*** Podane wiersze

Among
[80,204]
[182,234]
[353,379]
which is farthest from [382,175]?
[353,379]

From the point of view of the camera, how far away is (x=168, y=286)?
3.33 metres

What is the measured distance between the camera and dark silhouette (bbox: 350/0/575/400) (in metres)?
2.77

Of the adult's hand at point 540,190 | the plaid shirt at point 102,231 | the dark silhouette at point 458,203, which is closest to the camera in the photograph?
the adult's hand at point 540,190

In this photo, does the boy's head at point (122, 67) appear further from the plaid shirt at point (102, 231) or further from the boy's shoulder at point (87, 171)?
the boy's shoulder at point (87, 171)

******

◆ Wymagania zadania
Zwróć wszystkie powyższe wiersze bez najmniejszych zmian.

◆ Poprawny wynik
Among
[80,204]
[182,234]
[353,379]
which is farthest from [382,175]?
[353,379]

From the point of view of the camera, how far away is (x=168, y=286)?
3.33 metres

What is the measured distance between the camera and dark silhouette (bbox: 350/0/575/400) (in metres)?
2.77

Of the adult's hand at point 540,190 | the plaid shirt at point 102,231 | the dark silhouette at point 458,203, which is closest to the camera in the photograph?
the adult's hand at point 540,190

In this photo, does the boy's head at point (122, 67) appear further from the plaid shirt at point (102, 231) or further from the boy's shoulder at point (87, 171)?
the boy's shoulder at point (87, 171)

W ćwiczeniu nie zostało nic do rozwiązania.